Mrs Rachel Thomson1, Dr Tara Anderson
1Royal Hobart Hospital, Hobart, Australia
The number of individuals in Australia who meet the classification criteria for ‘low-risk’ for Creutzfeldt-Jacob Disease (CJD) is a relatively small group. The frequency with which individuals in the ‘low-risk’ group undergo surgery requiring exposure to higher-infectivity tissue is an even smaller group.
In June 2018 a 69 year old female patient in the ‘low-risk’ category for CJD transmission, was admitted over a weekend to the Royal Hobart Hospital. She had increasing focal symptoms associated with a recently diagnosed large, complex, deep-seated meningioma.

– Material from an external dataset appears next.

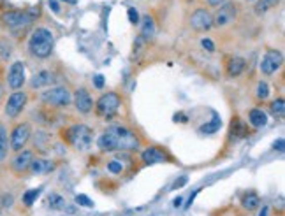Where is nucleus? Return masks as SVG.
Returning <instances> with one entry per match:
<instances>
[{"label":"nucleus","mask_w":285,"mask_h":216,"mask_svg":"<svg viewBox=\"0 0 285 216\" xmlns=\"http://www.w3.org/2000/svg\"><path fill=\"white\" fill-rule=\"evenodd\" d=\"M25 104H27V93L25 92H14L5 102V114L9 118H16L21 111H23Z\"/></svg>","instance_id":"10"},{"label":"nucleus","mask_w":285,"mask_h":216,"mask_svg":"<svg viewBox=\"0 0 285 216\" xmlns=\"http://www.w3.org/2000/svg\"><path fill=\"white\" fill-rule=\"evenodd\" d=\"M282 64H284L282 51H278V49H268L261 60V72L266 74V76H271V74H275L282 67Z\"/></svg>","instance_id":"8"},{"label":"nucleus","mask_w":285,"mask_h":216,"mask_svg":"<svg viewBox=\"0 0 285 216\" xmlns=\"http://www.w3.org/2000/svg\"><path fill=\"white\" fill-rule=\"evenodd\" d=\"M2 95H4V86H2V83H0V100H2Z\"/></svg>","instance_id":"45"},{"label":"nucleus","mask_w":285,"mask_h":216,"mask_svg":"<svg viewBox=\"0 0 285 216\" xmlns=\"http://www.w3.org/2000/svg\"><path fill=\"white\" fill-rule=\"evenodd\" d=\"M41 192H42V186H39V188L28 190V192L23 195V204H25V206H32L34 202H36L37 197L41 195Z\"/></svg>","instance_id":"28"},{"label":"nucleus","mask_w":285,"mask_h":216,"mask_svg":"<svg viewBox=\"0 0 285 216\" xmlns=\"http://www.w3.org/2000/svg\"><path fill=\"white\" fill-rule=\"evenodd\" d=\"M220 127H222V120L217 116V114H215L211 121H208V123H204L203 127H199V134H203V136L215 134V132H218V130H220Z\"/></svg>","instance_id":"20"},{"label":"nucleus","mask_w":285,"mask_h":216,"mask_svg":"<svg viewBox=\"0 0 285 216\" xmlns=\"http://www.w3.org/2000/svg\"><path fill=\"white\" fill-rule=\"evenodd\" d=\"M181 202H183V197H176V199L173 200V206H174V208H180Z\"/></svg>","instance_id":"42"},{"label":"nucleus","mask_w":285,"mask_h":216,"mask_svg":"<svg viewBox=\"0 0 285 216\" xmlns=\"http://www.w3.org/2000/svg\"><path fill=\"white\" fill-rule=\"evenodd\" d=\"M48 202H49V208L51 209H58V211L65 209V199L62 195H58V193H51Z\"/></svg>","instance_id":"27"},{"label":"nucleus","mask_w":285,"mask_h":216,"mask_svg":"<svg viewBox=\"0 0 285 216\" xmlns=\"http://www.w3.org/2000/svg\"><path fill=\"white\" fill-rule=\"evenodd\" d=\"M37 16H39V7L25 9V11H7L2 14V23L11 30H21L28 27Z\"/></svg>","instance_id":"4"},{"label":"nucleus","mask_w":285,"mask_h":216,"mask_svg":"<svg viewBox=\"0 0 285 216\" xmlns=\"http://www.w3.org/2000/svg\"><path fill=\"white\" fill-rule=\"evenodd\" d=\"M32 136V128H30V123H18L16 127L12 128L11 132V149L14 151H21V149L27 146L28 139Z\"/></svg>","instance_id":"7"},{"label":"nucleus","mask_w":285,"mask_h":216,"mask_svg":"<svg viewBox=\"0 0 285 216\" xmlns=\"http://www.w3.org/2000/svg\"><path fill=\"white\" fill-rule=\"evenodd\" d=\"M174 121H181V123H185V121H187V116H185L183 112H178V114H174Z\"/></svg>","instance_id":"40"},{"label":"nucleus","mask_w":285,"mask_h":216,"mask_svg":"<svg viewBox=\"0 0 285 216\" xmlns=\"http://www.w3.org/2000/svg\"><path fill=\"white\" fill-rule=\"evenodd\" d=\"M246 127L243 123H241V120H234L233 123H231V137H234V139H241V137L246 136Z\"/></svg>","instance_id":"25"},{"label":"nucleus","mask_w":285,"mask_h":216,"mask_svg":"<svg viewBox=\"0 0 285 216\" xmlns=\"http://www.w3.org/2000/svg\"><path fill=\"white\" fill-rule=\"evenodd\" d=\"M165 160H167V156L159 148H148L146 151H143V162L145 164H161V162Z\"/></svg>","instance_id":"16"},{"label":"nucleus","mask_w":285,"mask_h":216,"mask_svg":"<svg viewBox=\"0 0 285 216\" xmlns=\"http://www.w3.org/2000/svg\"><path fill=\"white\" fill-rule=\"evenodd\" d=\"M97 146L102 151H130V149L139 148V141H137L136 134L130 132L129 128L113 125V127L106 128L104 134L99 137Z\"/></svg>","instance_id":"1"},{"label":"nucleus","mask_w":285,"mask_h":216,"mask_svg":"<svg viewBox=\"0 0 285 216\" xmlns=\"http://www.w3.org/2000/svg\"><path fill=\"white\" fill-rule=\"evenodd\" d=\"M120 106H122L120 95L109 92V93H104L101 99L97 100V112H99L101 116L111 118V116H115V114L118 112Z\"/></svg>","instance_id":"6"},{"label":"nucleus","mask_w":285,"mask_h":216,"mask_svg":"<svg viewBox=\"0 0 285 216\" xmlns=\"http://www.w3.org/2000/svg\"><path fill=\"white\" fill-rule=\"evenodd\" d=\"M55 81V76H53V72L49 71H41L37 72L36 76L30 79V86L32 88H44V86H49V84Z\"/></svg>","instance_id":"15"},{"label":"nucleus","mask_w":285,"mask_h":216,"mask_svg":"<svg viewBox=\"0 0 285 216\" xmlns=\"http://www.w3.org/2000/svg\"><path fill=\"white\" fill-rule=\"evenodd\" d=\"M284 139H278L277 143H275V149H278V151H284Z\"/></svg>","instance_id":"41"},{"label":"nucleus","mask_w":285,"mask_h":216,"mask_svg":"<svg viewBox=\"0 0 285 216\" xmlns=\"http://www.w3.org/2000/svg\"><path fill=\"white\" fill-rule=\"evenodd\" d=\"M49 7H51L53 12H60V5H58L56 0H49Z\"/></svg>","instance_id":"39"},{"label":"nucleus","mask_w":285,"mask_h":216,"mask_svg":"<svg viewBox=\"0 0 285 216\" xmlns=\"http://www.w3.org/2000/svg\"><path fill=\"white\" fill-rule=\"evenodd\" d=\"M236 14H238V5L236 4H224L218 7V11L215 12L213 18V25L217 27H225V25L233 23L236 20Z\"/></svg>","instance_id":"9"},{"label":"nucleus","mask_w":285,"mask_h":216,"mask_svg":"<svg viewBox=\"0 0 285 216\" xmlns=\"http://www.w3.org/2000/svg\"><path fill=\"white\" fill-rule=\"evenodd\" d=\"M268 211H269L268 208H262V211L259 213V216H268Z\"/></svg>","instance_id":"44"},{"label":"nucleus","mask_w":285,"mask_h":216,"mask_svg":"<svg viewBox=\"0 0 285 216\" xmlns=\"http://www.w3.org/2000/svg\"><path fill=\"white\" fill-rule=\"evenodd\" d=\"M278 2L280 0H257V4H255V7H253V11H255V14H264V12H268L269 9H273L278 5Z\"/></svg>","instance_id":"24"},{"label":"nucleus","mask_w":285,"mask_h":216,"mask_svg":"<svg viewBox=\"0 0 285 216\" xmlns=\"http://www.w3.org/2000/svg\"><path fill=\"white\" fill-rule=\"evenodd\" d=\"M248 121L252 127L261 128L268 123V116H266V112L262 111V109H252V111L248 112Z\"/></svg>","instance_id":"19"},{"label":"nucleus","mask_w":285,"mask_h":216,"mask_svg":"<svg viewBox=\"0 0 285 216\" xmlns=\"http://www.w3.org/2000/svg\"><path fill=\"white\" fill-rule=\"evenodd\" d=\"M71 92L64 86H55V88H49L48 92H44L41 95V100L48 106H55V108H65L71 102Z\"/></svg>","instance_id":"5"},{"label":"nucleus","mask_w":285,"mask_h":216,"mask_svg":"<svg viewBox=\"0 0 285 216\" xmlns=\"http://www.w3.org/2000/svg\"><path fill=\"white\" fill-rule=\"evenodd\" d=\"M0 56L4 58V60H7L9 56H11V53H12V49H11V44H9L7 40H0Z\"/></svg>","instance_id":"31"},{"label":"nucleus","mask_w":285,"mask_h":216,"mask_svg":"<svg viewBox=\"0 0 285 216\" xmlns=\"http://www.w3.org/2000/svg\"><path fill=\"white\" fill-rule=\"evenodd\" d=\"M190 27H192L194 30H199V32L209 30V28L213 27V18L208 9H197L192 16H190Z\"/></svg>","instance_id":"11"},{"label":"nucleus","mask_w":285,"mask_h":216,"mask_svg":"<svg viewBox=\"0 0 285 216\" xmlns=\"http://www.w3.org/2000/svg\"><path fill=\"white\" fill-rule=\"evenodd\" d=\"M222 2H225V0H208L209 5H220Z\"/></svg>","instance_id":"43"},{"label":"nucleus","mask_w":285,"mask_h":216,"mask_svg":"<svg viewBox=\"0 0 285 216\" xmlns=\"http://www.w3.org/2000/svg\"><path fill=\"white\" fill-rule=\"evenodd\" d=\"M241 204H243V208L248 209V211H253V209H257L259 206H261V199H259L257 193H246L245 197H243V200H241Z\"/></svg>","instance_id":"22"},{"label":"nucleus","mask_w":285,"mask_h":216,"mask_svg":"<svg viewBox=\"0 0 285 216\" xmlns=\"http://www.w3.org/2000/svg\"><path fill=\"white\" fill-rule=\"evenodd\" d=\"M245 67H246L245 58L234 56V58H231L229 60V64H227V74H229V77H238L241 72L245 71Z\"/></svg>","instance_id":"17"},{"label":"nucleus","mask_w":285,"mask_h":216,"mask_svg":"<svg viewBox=\"0 0 285 216\" xmlns=\"http://www.w3.org/2000/svg\"><path fill=\"white\" fill-rule=\"evenodd\" d=\"M257 97H259L261 100L268 99V97H269V86H268V83L261 81V83L257 84Z\"/></svg>","instance_id":"30"},{"label":"nucleus","mask_w":285,"mask_h":216,"mask_svg":"<svg viewBox=\"0 0 285 216\" xmlns=\"http://www.w3.org/2000/svg\"><path fill=\"white\" fill-rule=\"evenodd\" d=\"M25 65L23 62H14V64L9 67V74H7V83L12 90H20L25 84Z\"/></svg>","instance_id":"12"},{"label":"nucleus","mask_w":285,"mask_h":216,"mask_svg":"<svg viewBox=\"0 0 285 216\" xmlns=\"http://www.w3.org/2000/svg\"><path fill=\"white\" fill-rule=\"evenodd\" d=\"M53 46H55L53 34L44 27L36 28L28 39V51L37 58H48L53 51Z\"/></svg>","instance_id":"2"},{"label":"nucleus","mask_w":285,"mask_h":216,"mask_svg":"<svg viewBox=\"0 0 285 216\" xmlns=\"http://www.w3.org/2000/svg\"><path fill=\"white\" fill-rule=\"evenodd\" d=\"M28 171H32L34 174H42V172H49L53 171V164L48 160H42V158H34L32 160V165H30V169Z\"/></svg>","instance_id":"21"},{"label":"nucleus","mask_w":285,"mask_h":216,"mask_svg":"<svg viewBox=\"0 0 285 216\" xmlns=\"http://www.w3.org/2000/svg\"><path fill=\"white\" fill-rule=\"evenodd\" d=\"M65 137H67L69 144H71L74 149H78V151H86V149L92 146L93 134H92V128L80 123V125L69 127L67 132H65Z\"/></svg>","instance_id":"3"},{"label":"nucleus","mask_w":285,"mask_h":216,"mask_svg":"<svg viewBox=\"0 0 285 216\" xmlns=\"http://www.w3.org/2000/svg\"><path fill=\"white\" fill-rule=\"evenodd\" d=\"M139 23H143L141 25V37L145 40H150L155 36V21H153V18L148 14V16L143 18V21H139Z\"/></svg>","instance_id":"18"},{"label":"nucleus","mask_w":285,"mask_h":216,"mask_svg":"<svg viewBox=\"0 0 285 216\" xmlns=\"http://www.w3.org/2000/svg\"><path fill=\"white\" fill-rule=\"evenodd\" d=\"M201 44H203V48L206 49V51H215V44H213V40L211 39H203L201 40Z\"/></svg>","instance_id":"35"},{"label":"nucleus","mask_w":285,"mask_h":216,"mask_svg":"<svg viewBox=\"0 0 285 216\" xmlns=\"http://www.w3.org/2000/svg\"><path fill=\"white\" fill-rule=\"evenodd\" d=\"M9 151V139H7V130L4 125H0V162L5 160Z\"/></svg>","instance_id":"23"},{"label":"nucleus","mask_w":285,"mask_h":216,"mask_svg":"<svg viewBox=\"0 0 285 216\" xmlns=\"http://www.w3.org/2000/svg\"><path fill=\"white\" fill-rule=\"evenodd\" d=\"M74 106H76L78 111L83 112V114H88L93 109V100L84 88L76 90V93H74Z\"/></svg>","instance_id":"14"},{"label":"nucleus","mask_w":285,"mask_h":216,"mask_svg":"<svg viewBox=\"0 0 285 216\" xmlns=\"http://www.w3.org/2000/svg\"><path fill=\"white\" fill-rule=\"evenodd\" d=\"M271 112H273V116L284 118L285 116V100L284 99L273 100V102H271Z\"/></svg>","instance_id":"26"},{"label":"nucleus","mask_w":285,"mask_h":216,"mask_svg":"<svg viewBox=\"0 0 285 216\" xmlns=\"http://www.w3.org/2000/svg\"><path fill=\"white\" fill-rule=\"evenodd\" d=\"M187 181H189V178H187V176H181L180 180L174 181L173 190H178V188H181V186H185V184H187Z\"/></svg>","instance_id":"36"},{"label":"nucleus","mask_w":285,"mask_h":216,"mask_svg":"<svg viewBox=\"0 0 285 216\" xmlns=\"http://www.w3.org/2000/svg\"><path fill=\"white\" fill-rule=\"evenodd\" d=\"M93 84H95L97 90L104 88V76H102V74H97V76L93 77Z\"/></svg>","instance_id":"34"},{"label":"nucleus","mask_w":285,"mask_h":216,"mask_svg":"<svg viewBox=\"0 0 285 216\" xmlns=\"http://www.w3.org/2000/svg\"><path fill=\"white\" fill-rule=\"evenodd\" d=\"M76 204L78 206H81V208H93V200L90 199V197H86V195H83V193H81V195H76Z\"/></svg>","instance_id":"29"},{"label":"nucleus","mask_w":285,"mask_h":216,"mask_svg":"<svg viewBox=\"0 0 285 216\" xmlns=\"http://www.w3.org/2000/svg\"><path fill=\"white\" fill-rule=\"evenodd\" d=\"M12 195H4L2 197V206H4V208H11L12 206Z\"/></svg>","instance_id":"37"},{"label":"nucleus","mask_w":285,"mask_h":216,"mask_svg":"<svg viewBox=\"0 0 285 216\" xmlns=\"http://www.w3.org/2000/svg\"><path fill=\"white\" fill-rule=\"evenodd\" d=\"M108 171L113 172V174H120V172L123 171V165H122V162H118V160H111L108 164Z\"/></svg>","instance_id":"32"},{"label":"nucleus","mask_w":285,"mask_h":216,"mask_svg":"<svg viewBox=\"0 0 285 216\" xmlns=\"http://www.w3.org/2000/svg\"><path fill=\"white\" fill-rule=\"evenodd\" d=\"M32 160H34V153L28 151V149H21V151L12 158L11 167L12 171L18 172V174H23V172H27L28 169H30Z\"/></svg>","instance_id":"13"},{"label":"nucleus","mask_w":285,"mask_h":216,"mask_svg":"<svg viewBox=\"0 0 285 216\" xmlns=\"http://www.w3.org/2000/svg\"><path fill=\"white\" fill-rule=\"evenodd\" d=\"M127 14H129V21L132 25H137L139 23V14H137V11L134 7H129V11H127Z\"/></svg>","instance_id":"33"},{"label":"nucleus","mask_w":285,"mask_h":216,"mask_svg":"<svg viewBox=\"0 0 285 216\" xmlns=\"http://www.w3.org/2000/svg\"><path fill=\"white\" fill-rule=\"evenodd\" d=\"M199 192H201V190H196V192L192 193V195H190V199H189V202H187V204H185V209H189L190 206H192V202L194 200H196V197L199 195Z\"/></svg>","instance_id":"38"}]
</instances>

This case presented a set of unique challenges relating to the invasive neurosurgery required to remove this tumour, whilst maintaining capacity to continue to treat subsequent patients in the sole facility undertaking such surgery within Tasmania. The challenges related to the need to potentially quarantine and destroy complex equipment which could not be readily replaced either through loan equipment or substitution.
The ability to both perform this case and maintain surgical capacity required a level of detailed planning with limited time due to the pressing nature of the illness being experienced by the patient. The application of the current Australian CJD Guidelines required rapid multi-disciplinary interaction and detailed high-level planning.
This presentation will explore the lessons learnt that allowed our organisation to successfully provide complex treatment in a timely manner, whilst allowing retention of advanced neurosurgical capacity within the Tasmanian Public Healthcare system.